Gonçalo Galvão Gomes


Terminada a participação nos jogos olímpicos e finado o exercício, que se tornou quase tradição, dos portugueses se digladiarem pelo orgulho coletivo de participações desportivas individuais, é tempo de pensar em algumas das questões que apareceram com a participação de atletas que não nasceram em Portugal.


Antes de mais esclareço este ponto: sim, são prestações individuais, porque cada um daqueles atletas, apresentou-se nos jogos olímpicos pelo seu mérito, e deve muito pouco ao país que representa.


Portugal não tem cultura desportiva, nem é um país que apoie a sua prática. O desporto escolar era anedótico nos meus tempos de estudante (há 20 anos) e consistia basicamente em jogos de futebol, onde os atletas dotados com dois pés esquerdos como eu, tinham poucas hipóteses de sucesso. Curiosamente, só em adulto é que percebi que gostava de desporto e que havia vida para além dos pontapés na bola.


O problema não se esgota na ação governativa (ou falta dela). Quantos portugueses se deslocaram a um pavilhão ou recinto desportivo, para ver uma atividade que não seja futebol? Poucos, porque o seu interesse é pouco.


Por estas razões, considerar coletivas as vitórias dos atletas que treinaram diariamente durante anos, muitos, sem qualquer espécie de apoio, é no mínimo, uma fantasia do patriotismo inflamado dos tempos. As medalhas são deles, das suas equipas e das suas famílias.


Mas o tema que quis aqui trazer e que me tem intrigado nas últimas semanas, são as questões à volta da medalha do Pedro Pichardo, o atleta português, nascido em Cuba, que ganhou o ouro na prova masculina de triplo salto.


Mercenário, vendido, estrangeiro, foram alguns dos nomes com os quais Pedro Pichardo foi apelidado, e até um ex-eurodeputado comunista, disse que a sua medalha não era “100% portuguesa”.

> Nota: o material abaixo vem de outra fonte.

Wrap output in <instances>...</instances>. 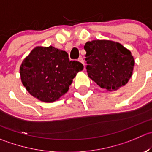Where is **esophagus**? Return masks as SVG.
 <instances>
[{"mask_svg": "<svg viewBox=\"0 0 152 152\" xmlns=\"http://www.w3.org/2000/svg\"><path fill=\"white\" fill-rule=\"evenodd\" d=\"M78 61H79V62L82 63V64H83L84 66H85V61H84V59H83V58H82V57H79V58H78Z\"/></svg>", "mask_w": 152, "mask_h": 152, "instance_id": "34e87169", "label": "esophagus"}]
</instances>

Sendo Pedro Pichardo um cidadão 100% português do ponto de vista legal, deduzo que a questão sobre a sua legitimidade enquanto cidadão, seja filosófica ou moral, e não tanto sobre a natureza do seu passaporte.


A interrogação que inevitavelmente se coloca é: o que é ser português?


É ter nascido em território português? Então, quem defende que o Pedro Pichardo não é português, por essa razão, tem que defender necessariamente que os filhos de emigrantes portugueses que nasceram no estrangeiro, também não são portugueses.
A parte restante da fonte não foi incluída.